Now that the Yankees are more than halfway through their schedule it is a good time to take a look at what has worked and what hasn't. This much is irrefutable: the team is good. The Yankees have the best record in baseball, and only Tampa Bay has outscored its opponents more. But not all the parts are moving at top speed. Today we take a brief look at the newest additions to the team, and grade their performances and the moves that brought them to the team.
Javier Vazquez: B+
Trading Melky Cabrera for Javy this offseason was the most important move the Yankees made over the winter, and remains the best of their offseason deals. After becoming the first team since the 1990 Minnesota Twins to win the World Series using only three starting pitchers, the Yankees and their fans knew that the team needed one more reliable starter. I advocated signing John Lackey, not because I like the man or his stuff, but because he was the only available solution -- or so I thought. Brian Cashman acquired Vazquez in a trade for nothing (Ed's. Note: I wouldn't go quite that far; Arodys Vizcaino was something like the team's 3rd-best prospect), really, and saved the team a ton of cash.
The move has paid off on many levels. Despite an absolutely atrocious start to the season, Javy has gotten his numbers to respectability, posting an ERA of 4.81 (84 ERA+) and a WHIP of 1.26. Those compare favorably to Lackey's numbers (if we assume he was the alternative option) of an ERA of 4.40 (101 ERA+) and an awful 1.54 WHIP. Javy's numbers have gotten better each month of the season.
Vazquez also gives the Yankees money to play with this offseason. He's a free agent-to-be who is willing to play it one year at a time. Should Andy Pettitte decide to retire, Javy may be a suitable back of the rotation alternative, provided he performs down the stretch.
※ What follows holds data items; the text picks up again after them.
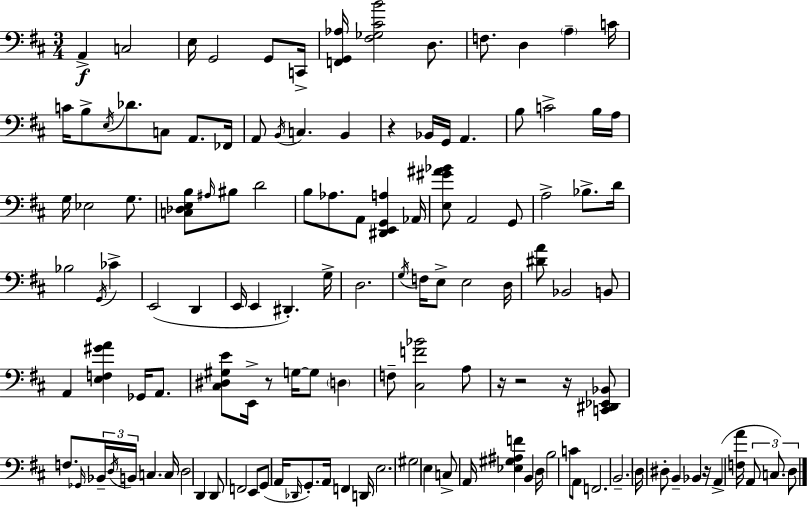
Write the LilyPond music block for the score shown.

{
  \clef bass
  \numericTimeSignature
  \time 3/4
  \key d \major
  \repeat volta 2 { a,4->\f c2 | e16 g,2 g,8 c,16-> | <f, g, aes>16 <fis ges cis' b'>2 d8. | f8. d4 \parenthesize a4-- c'16 | \break c'16 b8-> \acciaccatura { e16 } des'8. c8 a,8. | fes,16 a,8 \acciaccatura { b,16 } c4. b,4 | r4 bes,16 g,16 a,4. | b8 c'2-> | \break b16 a16 g16 ees2 g8. | <c des e b>8 \grace { ais16 } bis8 d'2 | b8 aes8. a,8 <dis, e, g, a>4 | aes,16 <e gis' ais' bes'>8 a,2 | \break g,8 a2-> bes8.-> | d'16 bes2 \acciaccatura { g,16 } | ces'4-> e,2( | d,4 e,16 e,4 dis,4.-.) | \break g16-> d2. | \acciaccatura { g16 } f16 e8-> e2 | d16 <dis' a'>8 bes,2 | b,8 a,4 <e f gis' a'>4 | \break ges,16 a,8. <cis dis gis e'>8 e,16-> r8 g16~~ g8 | \parenthesize d4 f8-- <cis f' bes'>2 | a8 r16 r2 | r16 <c, dis, ees, bes,>8 f8. \grace { ges,16 } \tuplet 3/2 { bes,16-- \acciaccatura { d16 } b,16 } | \break c4. c16 d2 | d,4 d,8 f,2 | e,8 g,8( a,16 \grace { des,16 }) g,8.-. | a,16 f,4 d,16 e2. | \break gis2 | e4 c8-> a,16 <ees gis ais f'>4 | b,4 d16 b2 | c'8 a,8 f,2. | \break b,2.-- | \parenthesize d16 dis8-. b,4-- | bes,4 r16 a,4->( | <f a'>16 \tuplet 3/2 { a,8 c8.) d8 } } \bar "|."
}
He also represents a chunk of change the Yankees can throw at Cliff Lee. This is much better than having Lackey for a bunch of seasons at $18 million per year.
Finally, and this is overlooked, bringing Vazquez on board opened up an every day spot for Brett Gardner. To say Brett has exceeded all expectations is an understatement, and he currently boasts a gaudy .380 wOBA. Melky, on the other hand, is putting up an anemic .285 wOBA in the Senior Circuit. He'd take playing time away from Brett -- who should've been an All-Star, in my opinion -- were he still with the team.
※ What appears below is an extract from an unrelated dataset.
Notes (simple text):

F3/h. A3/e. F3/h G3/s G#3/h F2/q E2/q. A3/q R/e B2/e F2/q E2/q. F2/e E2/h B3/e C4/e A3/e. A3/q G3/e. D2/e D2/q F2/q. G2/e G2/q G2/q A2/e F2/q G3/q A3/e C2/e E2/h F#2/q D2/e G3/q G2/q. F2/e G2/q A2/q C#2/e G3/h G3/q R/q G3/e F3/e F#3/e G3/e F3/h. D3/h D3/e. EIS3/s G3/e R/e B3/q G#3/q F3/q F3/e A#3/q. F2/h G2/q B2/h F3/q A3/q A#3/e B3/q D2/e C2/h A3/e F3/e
All in all this was an excellent move. My instinct is to hold back on a higher grade until the season's end. Visions of Javy's April starts still haunt me, and bring down the grade. But, if Javy's numbers continue to improve and Gardner plays well in the 2nd half this midseason B+ could quickly become an A.
Curtis Granderson: C
So much promise, so little to show for it. Granderson is putting up a weak .318 wOBA. His strugges from last season (already a down year) have seemingly continued, as he is down in every offensive category. He's striking out more. He's walking less. Even his BABIP is down to .265 from .275 last season. His OBP is currently .305, which is awful.
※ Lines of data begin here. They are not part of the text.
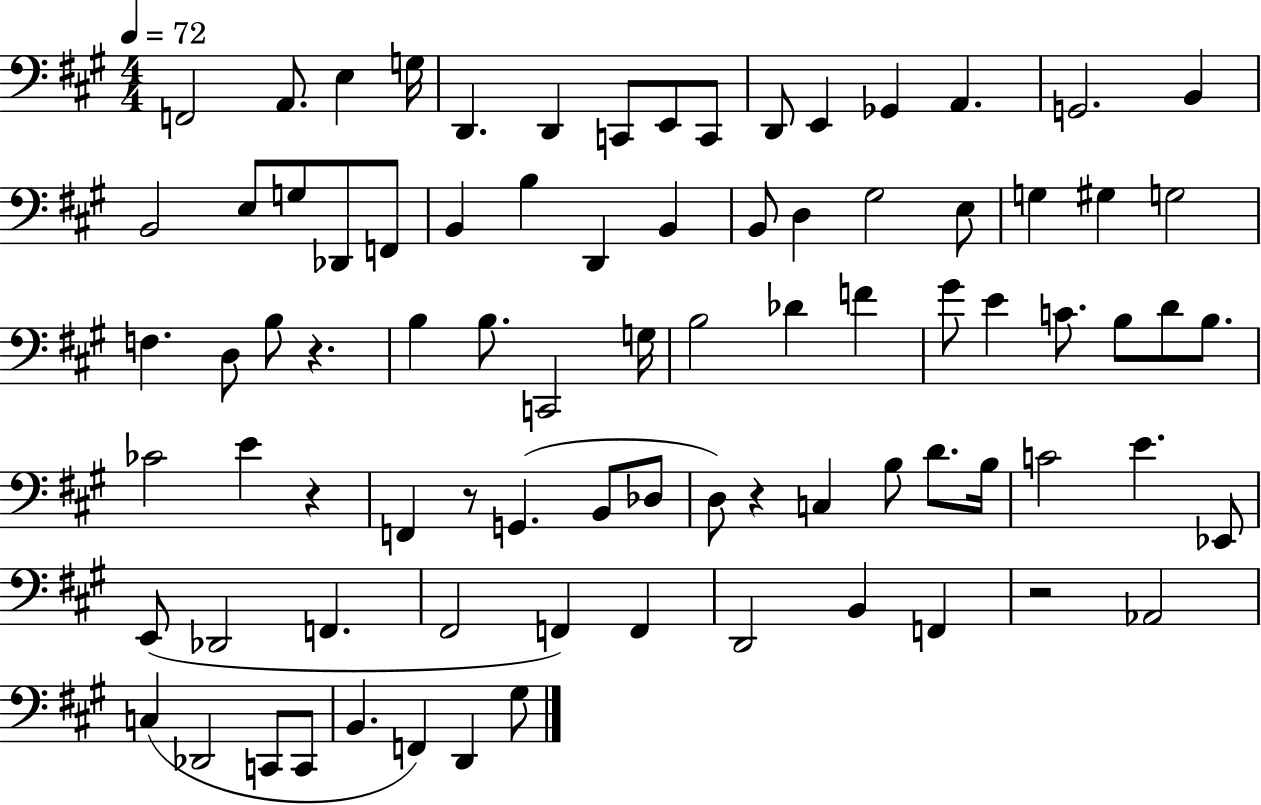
X:1
T:Untitled
M:4/4
L:1/4
K:A
F,,2 A,,/2 E, G,/4 D,, D,, C,,/2 E,,/2 C,,/2 D,,/2 E,, _G,, A,, G,,2 B,, B,,2 E,/2 G,/2 _D,,/2 F,,/2 B,, B, D,, B,, B,,/2 D, ^G,2 E,/2 G, ^G, G,2 F, D,/2 B,/2 z B, B,/2 C,,2 G,/4 B,2 _D F ^G/2 E C/2 B,/2 D/2 B,/2 _C2 E z F,, z/2 G,, B,,/2 _D,/2 D,/2 z C, B,/2 D/2 B,/4 C2 E _E,,/2 E,,/2 _D,,2 F,, ^F,,2 F,, F,, D,,2 B,, F,, z2 _A,,2 C, _D,,2 C,,/2 C,,/2 B,, F,, D,, ^G,/2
When Cashman went out and got Granderson I thought he was bringing in a new fixture in Centerfield for the next few seasons. Now, I'm not so sure. Curtis' OPS+ is a below average 95, and his offensive production is probably worse than that when you consider his poor OBP.
Granderson appears to be a streaky offensive player. If he swings the bat well in the 2nd half he could easily put up the kind of numbers we all expected when he joined the team. He's not that far off. But until that happens he looks more like a placeholder for a more permanent solution that anything else.
Nick Johnson: F
Johnson was always going to be a binary outcome. If he's healthy he's great. Or he's injured, and dead weight. Cashman rolled the dice on Nick and crapped out. He was awful at the start of the year (although he drew his walks) and then got hurt, just as many fans predicted.
The Yankee offense has been subpar this year on many fronts, and the lack of an everyday DH ranks at the top of the list of problems. It forces the Yankees to use a replacement player in the line up every game, sometimes two if other players need rest. As the tight, three-way race between the Yankees, Red Sox and Rays continues the team will need a more permanent solution. Juan Miranda and Marcus Thames are better than nothing, but a decent hitter who can also play the field is the best move. For my part, I don't think Johnson will come back this year. If he does, I can't imagine Girardi will play him much.
Had you asked me to rate the Yankees' offseason moves before the year started the grade would have been an A or even an A+. The team needed to replace aging, expensive players and desperately needed an arm. It accomplished all that, while opening up space for Gardner, a move I supported at the time. Stunningly, all three moves have had their problems and only one looks as though it will work out down the stretch. We say it again and again, but it really is true that you can't predict baseball -- unless you're predicting a Nick Johnson injury.